Flowers with a true perianth adherent to the ovary (inferior ovary), usually hermaphrodite.


Irideae, Juss.

Characters.—Calyx and corolla superior, confounded, their divisions partially cohering, or entirely separate, sometimes irregular, the three petals being occasionally very short. Stamens 3, arising from the base of the sepals; filaments distinct or connate; anthers bursting externally lengthwise, fixed by their base, 2-celled. Ovary 3-celled, cells many-seeded; style 1; stigmas 3, often petaloid, sometimes 2-lipped. Capsule 3-celled, 3-valved, with a loculicidal dehiscence. Seeds attached to the inner angle of the cell, sometimes to a central column, becoming loose; albumen horny, or densely fleshy; embryo enclosed within it.—Herbaceous plants, or very seldom under-shrubs, usually smooth; the hairs, if any, simple. Roots tuberous or fibrous. Leaves equitant, and distichous in most genera. Inflorescence terminal, in spikes, corymbs, or panicles, or crowded, sometimes radical. Bracts spathaceous, the partial ones often scarious; the sepals occasionally rather herbaceous (Lindley).
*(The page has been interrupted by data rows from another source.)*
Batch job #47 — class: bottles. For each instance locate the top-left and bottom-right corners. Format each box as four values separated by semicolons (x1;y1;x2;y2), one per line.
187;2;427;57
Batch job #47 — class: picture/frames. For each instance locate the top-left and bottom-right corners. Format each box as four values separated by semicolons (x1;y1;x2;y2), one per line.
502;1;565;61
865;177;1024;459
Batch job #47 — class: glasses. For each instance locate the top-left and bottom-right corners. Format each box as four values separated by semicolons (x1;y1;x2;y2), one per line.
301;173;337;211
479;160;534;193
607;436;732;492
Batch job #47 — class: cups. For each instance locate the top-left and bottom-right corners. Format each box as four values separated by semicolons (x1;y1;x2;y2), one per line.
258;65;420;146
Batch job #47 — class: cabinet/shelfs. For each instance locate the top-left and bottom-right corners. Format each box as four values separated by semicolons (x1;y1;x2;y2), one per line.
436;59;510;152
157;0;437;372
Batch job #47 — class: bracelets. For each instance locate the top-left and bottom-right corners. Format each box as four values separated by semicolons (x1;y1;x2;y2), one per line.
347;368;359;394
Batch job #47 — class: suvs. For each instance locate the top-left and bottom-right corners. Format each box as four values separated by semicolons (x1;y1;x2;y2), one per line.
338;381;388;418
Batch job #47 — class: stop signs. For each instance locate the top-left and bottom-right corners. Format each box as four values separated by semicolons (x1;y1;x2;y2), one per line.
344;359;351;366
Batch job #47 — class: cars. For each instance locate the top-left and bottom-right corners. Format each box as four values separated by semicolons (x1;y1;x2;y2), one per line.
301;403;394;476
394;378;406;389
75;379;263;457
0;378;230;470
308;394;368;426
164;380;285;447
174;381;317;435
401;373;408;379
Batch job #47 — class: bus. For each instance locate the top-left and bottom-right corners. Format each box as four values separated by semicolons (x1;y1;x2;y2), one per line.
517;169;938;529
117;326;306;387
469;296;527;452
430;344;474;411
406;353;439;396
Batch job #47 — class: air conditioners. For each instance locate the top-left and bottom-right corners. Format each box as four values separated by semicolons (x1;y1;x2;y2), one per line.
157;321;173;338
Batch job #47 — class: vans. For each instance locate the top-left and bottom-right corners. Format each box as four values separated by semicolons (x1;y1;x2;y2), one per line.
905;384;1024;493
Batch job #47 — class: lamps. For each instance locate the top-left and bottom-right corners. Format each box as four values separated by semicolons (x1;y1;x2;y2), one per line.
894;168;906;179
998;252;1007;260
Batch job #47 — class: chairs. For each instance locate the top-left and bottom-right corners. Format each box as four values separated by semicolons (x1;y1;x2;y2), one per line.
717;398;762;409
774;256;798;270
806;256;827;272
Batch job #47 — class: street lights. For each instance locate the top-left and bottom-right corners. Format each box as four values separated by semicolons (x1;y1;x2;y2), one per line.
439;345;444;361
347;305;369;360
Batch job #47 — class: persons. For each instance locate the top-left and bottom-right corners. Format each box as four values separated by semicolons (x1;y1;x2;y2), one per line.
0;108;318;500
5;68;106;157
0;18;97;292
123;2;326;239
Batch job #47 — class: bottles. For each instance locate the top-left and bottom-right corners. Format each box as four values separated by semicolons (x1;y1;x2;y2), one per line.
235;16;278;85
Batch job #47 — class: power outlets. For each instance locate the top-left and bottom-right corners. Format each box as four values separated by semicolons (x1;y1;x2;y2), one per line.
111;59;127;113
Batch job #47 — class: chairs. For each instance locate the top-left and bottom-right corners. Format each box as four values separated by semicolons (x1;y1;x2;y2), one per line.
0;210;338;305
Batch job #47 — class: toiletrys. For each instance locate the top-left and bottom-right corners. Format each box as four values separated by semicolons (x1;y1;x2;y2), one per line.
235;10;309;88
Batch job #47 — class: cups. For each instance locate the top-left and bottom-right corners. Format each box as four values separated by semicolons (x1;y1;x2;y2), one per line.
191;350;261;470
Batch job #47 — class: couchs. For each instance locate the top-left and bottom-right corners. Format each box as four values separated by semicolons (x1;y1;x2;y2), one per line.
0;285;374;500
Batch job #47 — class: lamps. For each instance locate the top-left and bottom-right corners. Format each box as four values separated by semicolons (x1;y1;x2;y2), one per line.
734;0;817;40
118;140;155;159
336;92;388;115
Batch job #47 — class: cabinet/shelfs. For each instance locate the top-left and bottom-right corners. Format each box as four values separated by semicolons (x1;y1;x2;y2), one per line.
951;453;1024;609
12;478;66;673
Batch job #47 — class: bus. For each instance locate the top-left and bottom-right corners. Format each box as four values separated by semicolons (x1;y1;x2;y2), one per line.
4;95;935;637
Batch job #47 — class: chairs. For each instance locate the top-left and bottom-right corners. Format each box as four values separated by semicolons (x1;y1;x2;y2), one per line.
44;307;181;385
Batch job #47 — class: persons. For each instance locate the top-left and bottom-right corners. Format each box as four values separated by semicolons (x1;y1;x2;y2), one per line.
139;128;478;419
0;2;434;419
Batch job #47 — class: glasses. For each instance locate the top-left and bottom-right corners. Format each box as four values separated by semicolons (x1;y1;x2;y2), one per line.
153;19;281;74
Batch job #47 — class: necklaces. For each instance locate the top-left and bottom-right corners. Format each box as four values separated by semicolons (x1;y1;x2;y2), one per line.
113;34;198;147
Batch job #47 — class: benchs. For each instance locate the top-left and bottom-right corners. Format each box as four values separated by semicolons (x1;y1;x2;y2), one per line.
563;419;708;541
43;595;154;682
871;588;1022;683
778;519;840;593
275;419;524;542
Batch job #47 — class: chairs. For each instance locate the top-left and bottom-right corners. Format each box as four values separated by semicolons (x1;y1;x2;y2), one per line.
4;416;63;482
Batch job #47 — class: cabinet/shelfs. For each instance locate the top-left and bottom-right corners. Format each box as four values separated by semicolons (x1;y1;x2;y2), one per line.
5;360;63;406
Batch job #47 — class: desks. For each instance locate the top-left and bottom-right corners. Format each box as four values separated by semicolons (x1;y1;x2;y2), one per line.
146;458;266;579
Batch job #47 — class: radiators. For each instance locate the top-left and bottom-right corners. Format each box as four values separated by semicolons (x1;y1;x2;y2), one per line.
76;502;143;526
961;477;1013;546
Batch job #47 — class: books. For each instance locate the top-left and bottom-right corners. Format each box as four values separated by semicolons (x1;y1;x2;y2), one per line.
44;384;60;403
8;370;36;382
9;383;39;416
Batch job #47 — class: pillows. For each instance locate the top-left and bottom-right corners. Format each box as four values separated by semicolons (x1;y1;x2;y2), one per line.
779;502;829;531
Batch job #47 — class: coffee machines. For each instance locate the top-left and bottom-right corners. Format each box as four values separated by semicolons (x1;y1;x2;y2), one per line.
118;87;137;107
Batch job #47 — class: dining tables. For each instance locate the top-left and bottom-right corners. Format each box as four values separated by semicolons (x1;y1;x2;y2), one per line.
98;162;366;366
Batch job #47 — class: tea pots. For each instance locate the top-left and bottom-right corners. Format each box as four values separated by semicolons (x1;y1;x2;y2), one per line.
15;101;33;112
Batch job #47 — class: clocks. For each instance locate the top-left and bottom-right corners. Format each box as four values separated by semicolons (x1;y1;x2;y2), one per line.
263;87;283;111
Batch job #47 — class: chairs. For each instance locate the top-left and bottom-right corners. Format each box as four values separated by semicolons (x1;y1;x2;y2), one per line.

Properties.—The underground stems and roots usually abound in fecula and mucilage; but these nutritive substances are generally combined with an acrid principle, which excludes their employment as articles of food. However, Moraea edulis, M. sisyrinchium, Gladiolus edulis, and a species of Tigridia, have been used as esculent substances. The rhizomes of several species of Iris (as I. Pseudoacorus, I. germanica, I. sibirica, and I. versicolor) are remarkable, especially in the fresh state, for their acridity, in consequence of which some of them have been used as purgatives, sialagogues, or errhines, or for issue-peas. The rhizomes of some species (as I. florentina and I. germanica) have an agreeable smell. The colour and the odour of saffron are to be regarded as part of the petaloid qualities of the stigmata of Crocus. The effects of this medicine on the nervous system are regarded by De Candolle [Essai sur les Propriétés Méd.] as similar to those of [certain odorous] flowers.